## Provided text
_ _ _ _ _
Thanks boss! Here's the latest addition for the trunk. Some Interlago plaid to wrap the tank with.




















is this a part number for the plaid??? i searched and came up with nothing!


















and where it will end up..


----------



## darcness (Aug 8, 2008)

That hatch setup is NICE. I love it.

The interlagos is a killer touch too. Did you just buy some seats and then cut them up or something? Can't wait to see the tank fully wrapped up and done. Should look sweet!


----------



## Residentevol (Sep 19, 2000)

SO are you and Tom going to come put those magic touches on my trunk setup?


----------



## eastcoaststeeze (Jul 20, 2009)

nice layout


----------



## furr (Jul 3, 2009)

:thumbup:


----------



## hinshu (May 29, 2001)

Residentevol said:


> SO are you and Tom going to come put those magic touches on my trunk setup?


----------



## hinshu (May 29, 2001)

Got new 90 degree elbows in and solved the issue with the leader lines going across the spare. Tank was also flipped around to give it a more clean looking install. As much as i think hardlines are sexy as f*ck, im more of a fan of the "less is more" mentality, and the work my buddy has done so far is evidence of that.










Another look at the lil touch of plaid











Manifold, ecu and senders are going under the rear seat. A little bit of the foam is going to be cut away and a cover is going to be made for the manifold to protect it. Now ill really have an excuse to not have ppl sitting in my backseat.










section that will be cut out for the manifold










General idea of how senders are going to be placed under seat as well.


----------



## OVRWRKD (Jul 1, 2010)

Interested to see how putting the manifold under the seat works out. I never thought about that.:thumbup:


----------



## hinshu (May 29, 2001)

OVRWRKD said:


> Interested to see how putting the manifold under the seat works out. I never thought about that.:thumbup:


that will begin shortly. need to pick up some narrow 90 elbows and reducers because the tank sits pretty damn close to the back of the seat. hardly any room to work with, but it'll work!
_ _ _ _ _
## Records provided
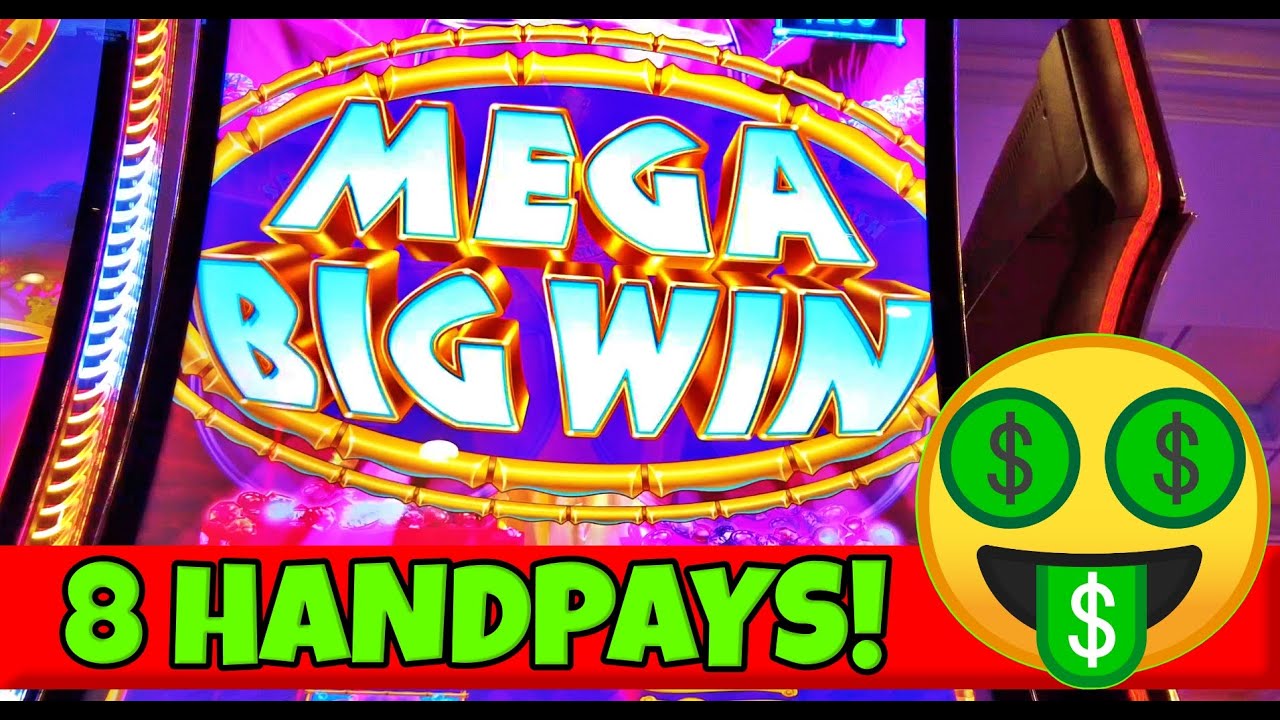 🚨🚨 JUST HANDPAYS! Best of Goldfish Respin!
_ _ _ _ _
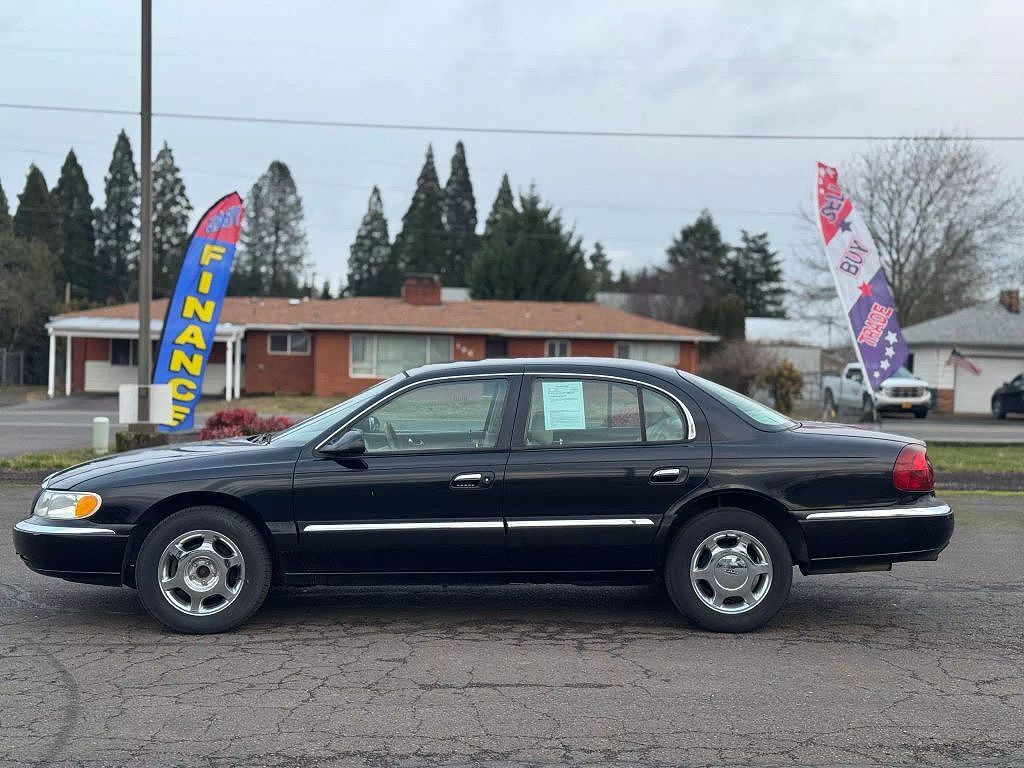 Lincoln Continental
_ _ _ _ _
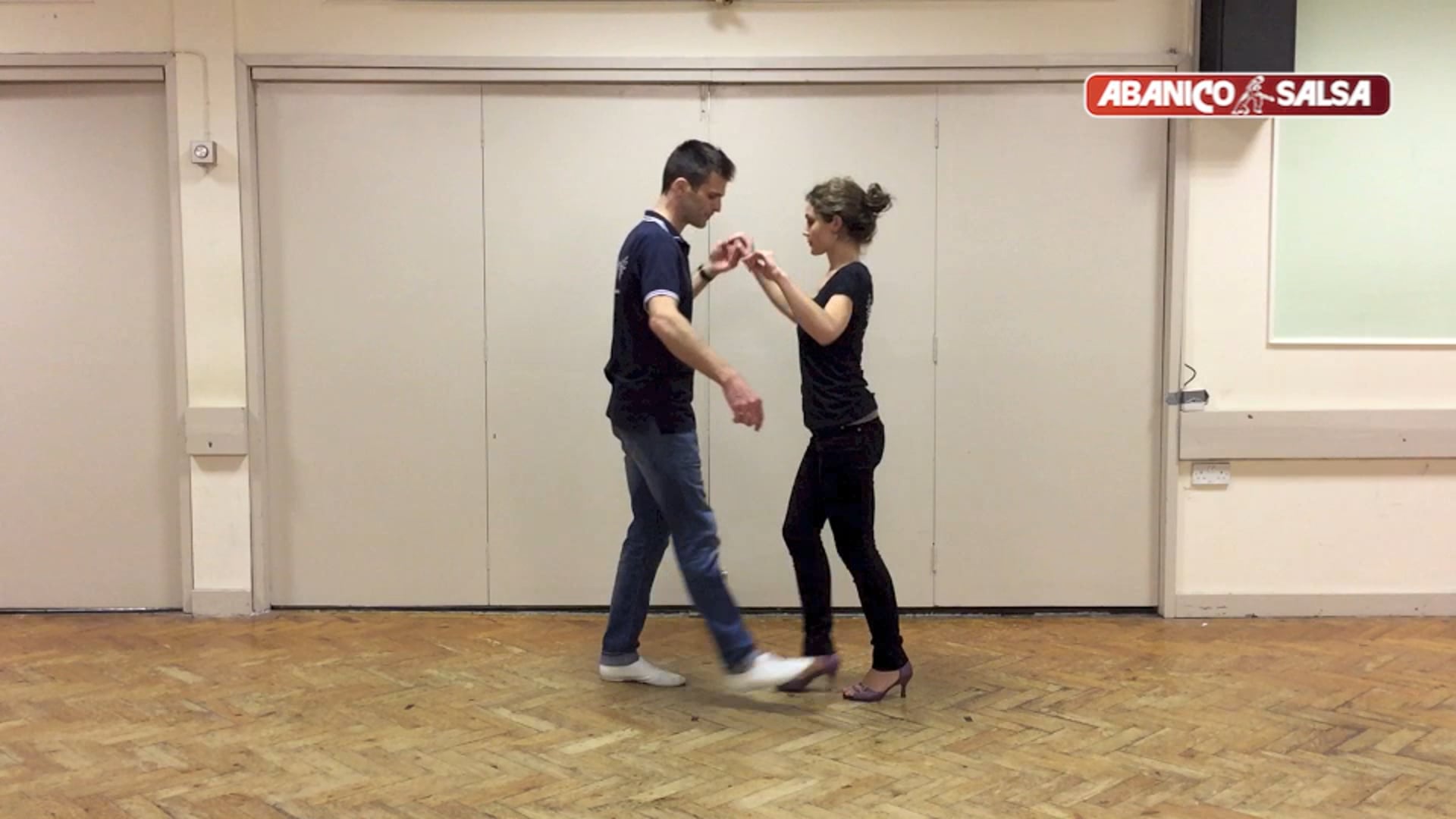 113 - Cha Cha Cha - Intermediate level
_ _ _ _ _
## Required action 1
According to the trunk setup thread, where are the manifold, ECU and senders going to be placed?
## Required action 2
Carry on the trunk setup thread from its last post.
The material has no connection to the trunk setup thread.

## Answer space 1
Under the rear seat.

## Answer space 2
new pic of the floor put back in after the changes to the layout. only thing going to be visible, tank and compressors.


----------



## Ben from RI (Jun 5, 2009)

Accuair did a pretty solid job building that manifold, it works wet, dry, hot cold, no real reason to make a cover for it. as for the senders, I wouldn't cram then under a seat. I dont have any real reason why not to just seemslike something you could tuck or pin to a inner / outer wall of the box


----------



## hinshu (May 29, 2001)

Ben from RI said:


> Accuair did a pretty solid job building that manifold, it works wet, dry, hot cold, no real reason to make a cover for it. as for the senders, I wouldn't cram then under a seat. I dont have any real reason why not to just seemslike something you could tuck or pin to a inner / outer wall of the box


:thumbup: thanks for that info, thats good to know.

my buddy hasnt come up with a better solution for the senders. the wall between the back seats and false floor isnt wide enough to fit them unfortunately.

kinda running out of ideas on where to put them.


----------



## Ben from RI (Jun 5, 2009)

are you planning on running a false floor or giving yourself any coverage? if so mount them on the sides of the frame.


----------



## Andy P (Jan 6, 2007)

i like how the trunk is coming along...


----------



## hinshu (May 29, 2001)

Ben from RI said:


> are you planning on running a false floor or giving yourself any coverage? if so mount them on the sides of the frame.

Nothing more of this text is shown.